Early Islamic civilization, known for its many contributions in the fields of medicine and healing, had a well established health care system in place for foreigners. Probably the most famous medical tourism facility was Mansuri Hospital in Cairo (erected: 1248 AD). With a total in-patient capacity of 8,000 people, Mansuri Hospital was not only the largest hospital of the time, but it was also the most advanced health care facility that the world had ever seen. The complex included separate wards for women, a pharmacy, a library, and numerous lecture halls. There were also facilities for surgery and separate departments for eye diseases. No patient was to be turned away on account of race or religion, and no limits were imposed on a patient’s stay in the hospital. Progressive well ahead of its time, the governing body of the hospital (Waqf) boldly promised the following:
The hospital shall keep all patients, men and women, until they are completely recovered. All costs are to be borne by the hospital, whether the people come from afar or near, whether they are residents or foreigners, strong or weak, low or high, rich or poor, employed or unemployed, blind or sighted, physically or mentally ill, learned or illiterate.
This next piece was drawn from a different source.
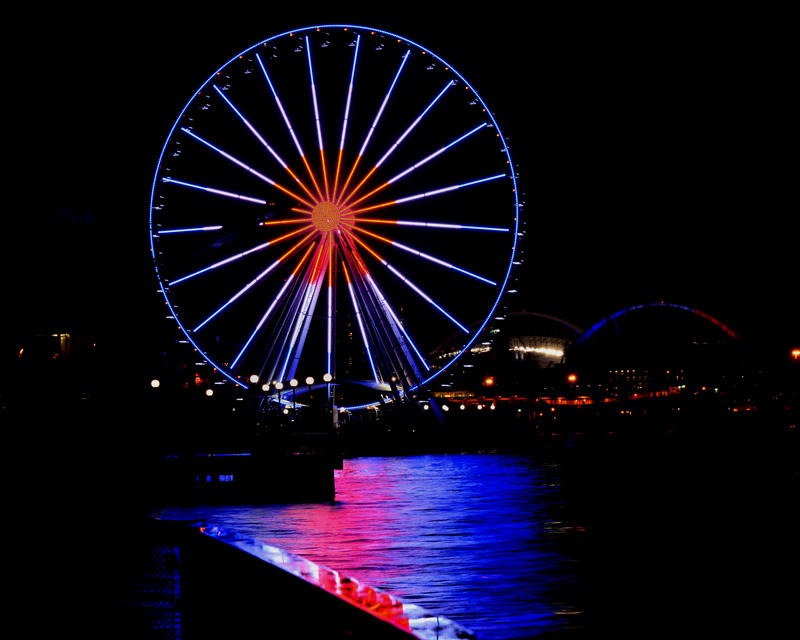 The French flag's blue, white and red light the Seattle Great Wheel and are reflected in Elliott Bay on Saturday night.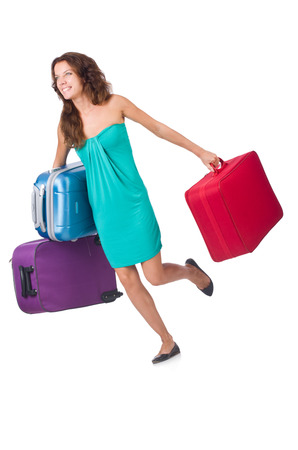 Woman traveller with suitcase isolated on white photo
There are also numerous accounts of welfare-driven hospitals in Baghdad and Syria that catered to weary travelers from abroad. Accommodations at these health care facilities, or bimaristans as they were known locally, were far from cramped. Many of them were actually palaces that had been donated by nobles and princes who were inspired by the Islamic principles of charity. Furnishings were opulent, and these luxurious lodgings were available to an endless stream of people from abroad.
Endowments were the primary source of funding at many of these medical tourism facilities. At Mansuri Hospital, for example, yearly revenues from generous donations were well into the millions (dirhams).